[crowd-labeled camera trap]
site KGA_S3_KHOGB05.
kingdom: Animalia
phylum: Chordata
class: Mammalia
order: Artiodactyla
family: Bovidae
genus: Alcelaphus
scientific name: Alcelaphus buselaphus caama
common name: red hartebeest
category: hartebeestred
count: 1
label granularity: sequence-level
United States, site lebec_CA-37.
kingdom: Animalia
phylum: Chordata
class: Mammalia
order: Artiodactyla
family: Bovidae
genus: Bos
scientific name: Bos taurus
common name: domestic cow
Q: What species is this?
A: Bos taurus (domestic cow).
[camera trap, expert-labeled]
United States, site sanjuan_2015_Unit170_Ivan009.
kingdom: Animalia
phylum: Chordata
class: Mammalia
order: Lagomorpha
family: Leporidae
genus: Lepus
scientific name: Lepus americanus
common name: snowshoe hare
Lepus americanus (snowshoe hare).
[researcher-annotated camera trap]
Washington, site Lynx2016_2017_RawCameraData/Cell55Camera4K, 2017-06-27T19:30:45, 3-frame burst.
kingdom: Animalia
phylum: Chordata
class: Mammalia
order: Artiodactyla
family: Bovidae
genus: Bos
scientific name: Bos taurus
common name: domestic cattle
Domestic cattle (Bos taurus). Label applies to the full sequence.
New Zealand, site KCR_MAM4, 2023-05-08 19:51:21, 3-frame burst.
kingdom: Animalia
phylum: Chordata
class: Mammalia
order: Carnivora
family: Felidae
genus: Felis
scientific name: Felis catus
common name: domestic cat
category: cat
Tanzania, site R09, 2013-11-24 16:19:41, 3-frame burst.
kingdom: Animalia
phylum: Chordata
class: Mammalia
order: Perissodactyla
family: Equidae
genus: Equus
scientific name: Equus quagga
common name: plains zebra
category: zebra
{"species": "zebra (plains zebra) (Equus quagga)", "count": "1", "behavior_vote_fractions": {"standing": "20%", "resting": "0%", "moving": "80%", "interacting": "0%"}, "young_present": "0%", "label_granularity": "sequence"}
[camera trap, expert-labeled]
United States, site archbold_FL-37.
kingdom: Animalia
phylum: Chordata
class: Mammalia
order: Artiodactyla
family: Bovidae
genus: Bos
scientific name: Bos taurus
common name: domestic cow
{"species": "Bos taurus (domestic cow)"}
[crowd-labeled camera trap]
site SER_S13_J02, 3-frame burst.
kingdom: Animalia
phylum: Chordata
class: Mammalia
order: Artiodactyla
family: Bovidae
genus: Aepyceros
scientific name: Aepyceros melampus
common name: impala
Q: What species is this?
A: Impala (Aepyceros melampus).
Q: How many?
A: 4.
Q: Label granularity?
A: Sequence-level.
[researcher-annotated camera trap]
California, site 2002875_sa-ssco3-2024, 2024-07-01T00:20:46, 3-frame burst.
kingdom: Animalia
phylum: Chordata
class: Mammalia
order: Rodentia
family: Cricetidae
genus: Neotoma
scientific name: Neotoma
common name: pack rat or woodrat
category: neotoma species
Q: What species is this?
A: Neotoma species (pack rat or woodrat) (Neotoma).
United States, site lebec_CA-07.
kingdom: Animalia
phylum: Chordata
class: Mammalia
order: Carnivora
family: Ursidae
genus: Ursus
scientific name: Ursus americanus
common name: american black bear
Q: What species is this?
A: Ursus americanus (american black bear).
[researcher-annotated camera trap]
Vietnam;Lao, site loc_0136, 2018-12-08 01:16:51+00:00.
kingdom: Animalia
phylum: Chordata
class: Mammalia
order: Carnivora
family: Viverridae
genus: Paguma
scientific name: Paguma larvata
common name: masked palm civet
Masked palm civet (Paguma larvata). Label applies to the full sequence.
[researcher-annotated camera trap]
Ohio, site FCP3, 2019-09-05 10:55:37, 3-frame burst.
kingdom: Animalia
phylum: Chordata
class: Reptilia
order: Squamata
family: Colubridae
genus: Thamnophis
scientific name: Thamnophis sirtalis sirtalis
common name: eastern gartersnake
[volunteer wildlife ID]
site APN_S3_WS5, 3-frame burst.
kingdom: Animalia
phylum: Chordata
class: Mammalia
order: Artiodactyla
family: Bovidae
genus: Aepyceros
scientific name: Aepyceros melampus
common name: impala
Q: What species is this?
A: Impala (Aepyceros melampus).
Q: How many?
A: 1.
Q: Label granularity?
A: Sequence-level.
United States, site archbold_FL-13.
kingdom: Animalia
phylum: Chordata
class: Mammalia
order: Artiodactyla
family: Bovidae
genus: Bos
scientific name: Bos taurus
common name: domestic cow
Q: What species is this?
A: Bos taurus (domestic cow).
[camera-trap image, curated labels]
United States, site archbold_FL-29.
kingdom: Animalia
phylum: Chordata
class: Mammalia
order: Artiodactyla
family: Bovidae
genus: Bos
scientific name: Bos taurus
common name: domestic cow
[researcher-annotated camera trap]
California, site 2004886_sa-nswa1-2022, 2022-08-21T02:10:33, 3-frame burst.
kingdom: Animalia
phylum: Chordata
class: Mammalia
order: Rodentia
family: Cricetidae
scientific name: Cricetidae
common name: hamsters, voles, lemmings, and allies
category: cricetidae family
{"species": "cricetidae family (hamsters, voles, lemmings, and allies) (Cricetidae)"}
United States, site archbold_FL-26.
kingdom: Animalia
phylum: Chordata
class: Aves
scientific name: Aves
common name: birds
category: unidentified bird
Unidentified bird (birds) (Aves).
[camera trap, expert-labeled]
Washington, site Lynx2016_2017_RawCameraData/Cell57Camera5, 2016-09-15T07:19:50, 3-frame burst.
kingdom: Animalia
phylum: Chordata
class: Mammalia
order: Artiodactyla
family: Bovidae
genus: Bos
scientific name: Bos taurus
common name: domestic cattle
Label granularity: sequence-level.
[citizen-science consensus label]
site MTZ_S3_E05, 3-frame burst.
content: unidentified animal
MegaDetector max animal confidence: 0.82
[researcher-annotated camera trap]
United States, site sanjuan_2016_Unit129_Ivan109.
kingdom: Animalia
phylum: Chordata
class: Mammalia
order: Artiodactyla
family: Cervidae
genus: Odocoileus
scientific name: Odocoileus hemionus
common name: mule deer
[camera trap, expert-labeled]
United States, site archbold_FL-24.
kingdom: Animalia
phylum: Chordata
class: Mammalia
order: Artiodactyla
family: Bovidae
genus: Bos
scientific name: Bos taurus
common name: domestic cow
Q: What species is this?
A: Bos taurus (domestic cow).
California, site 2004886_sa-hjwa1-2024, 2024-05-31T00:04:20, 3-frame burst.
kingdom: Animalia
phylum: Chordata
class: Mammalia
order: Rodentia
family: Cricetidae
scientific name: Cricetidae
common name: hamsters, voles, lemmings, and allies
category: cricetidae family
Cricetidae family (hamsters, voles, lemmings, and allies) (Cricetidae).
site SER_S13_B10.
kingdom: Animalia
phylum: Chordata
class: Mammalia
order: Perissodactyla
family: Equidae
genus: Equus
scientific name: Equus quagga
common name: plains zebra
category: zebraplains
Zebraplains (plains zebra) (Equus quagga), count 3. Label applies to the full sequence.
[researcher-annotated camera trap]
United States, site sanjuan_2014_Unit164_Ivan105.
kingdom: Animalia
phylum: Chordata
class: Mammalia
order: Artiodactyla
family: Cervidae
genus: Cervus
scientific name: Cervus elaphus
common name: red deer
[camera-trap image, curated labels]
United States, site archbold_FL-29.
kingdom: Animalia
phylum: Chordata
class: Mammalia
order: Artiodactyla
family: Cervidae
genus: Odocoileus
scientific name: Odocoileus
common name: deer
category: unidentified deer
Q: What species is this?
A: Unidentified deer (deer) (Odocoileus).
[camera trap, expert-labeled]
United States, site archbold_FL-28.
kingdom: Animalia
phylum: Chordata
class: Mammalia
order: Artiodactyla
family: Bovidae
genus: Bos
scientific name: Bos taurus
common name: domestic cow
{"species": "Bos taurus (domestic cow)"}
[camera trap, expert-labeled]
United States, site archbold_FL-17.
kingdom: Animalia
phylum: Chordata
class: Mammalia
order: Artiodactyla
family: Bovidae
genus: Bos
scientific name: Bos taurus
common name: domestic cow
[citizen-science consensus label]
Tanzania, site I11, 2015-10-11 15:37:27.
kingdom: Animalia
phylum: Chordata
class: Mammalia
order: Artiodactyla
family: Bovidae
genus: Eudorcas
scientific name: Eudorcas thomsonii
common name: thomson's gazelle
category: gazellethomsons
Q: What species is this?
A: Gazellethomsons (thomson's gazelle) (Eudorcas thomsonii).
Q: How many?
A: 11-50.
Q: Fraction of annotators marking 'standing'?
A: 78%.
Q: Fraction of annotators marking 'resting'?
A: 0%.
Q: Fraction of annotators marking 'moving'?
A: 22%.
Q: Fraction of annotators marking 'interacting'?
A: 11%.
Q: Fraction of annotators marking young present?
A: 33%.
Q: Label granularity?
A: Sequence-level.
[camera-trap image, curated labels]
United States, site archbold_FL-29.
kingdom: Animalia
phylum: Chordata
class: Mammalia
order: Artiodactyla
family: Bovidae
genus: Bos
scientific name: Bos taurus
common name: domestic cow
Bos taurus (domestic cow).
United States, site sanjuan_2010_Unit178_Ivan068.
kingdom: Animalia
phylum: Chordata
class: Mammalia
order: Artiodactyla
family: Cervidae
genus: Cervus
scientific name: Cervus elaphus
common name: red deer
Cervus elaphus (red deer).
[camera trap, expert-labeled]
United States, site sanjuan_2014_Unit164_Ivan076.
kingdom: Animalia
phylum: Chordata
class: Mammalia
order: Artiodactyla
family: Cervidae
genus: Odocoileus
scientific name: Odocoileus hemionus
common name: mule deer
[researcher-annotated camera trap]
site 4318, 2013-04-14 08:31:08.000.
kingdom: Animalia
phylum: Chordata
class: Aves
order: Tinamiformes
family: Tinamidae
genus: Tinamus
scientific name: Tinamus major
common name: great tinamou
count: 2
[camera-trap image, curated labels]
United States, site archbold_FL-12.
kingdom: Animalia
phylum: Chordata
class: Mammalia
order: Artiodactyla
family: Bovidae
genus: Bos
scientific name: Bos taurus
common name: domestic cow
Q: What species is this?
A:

== What is expected ==
Take from the listing above each line in which the string "standing" is found.

== Solution to this exercise ==
{"species": "zebra (plains zebra) (Equus quagga)", "count": "1", "behavior_vote_fractions": {"standing": "20%", "resting": "0%", "moving": "80%", "interacting": "0%"}, "young_present": "0%", "label_granularity": "sequence"}
Q: Fraction of annotators marking 'standing'?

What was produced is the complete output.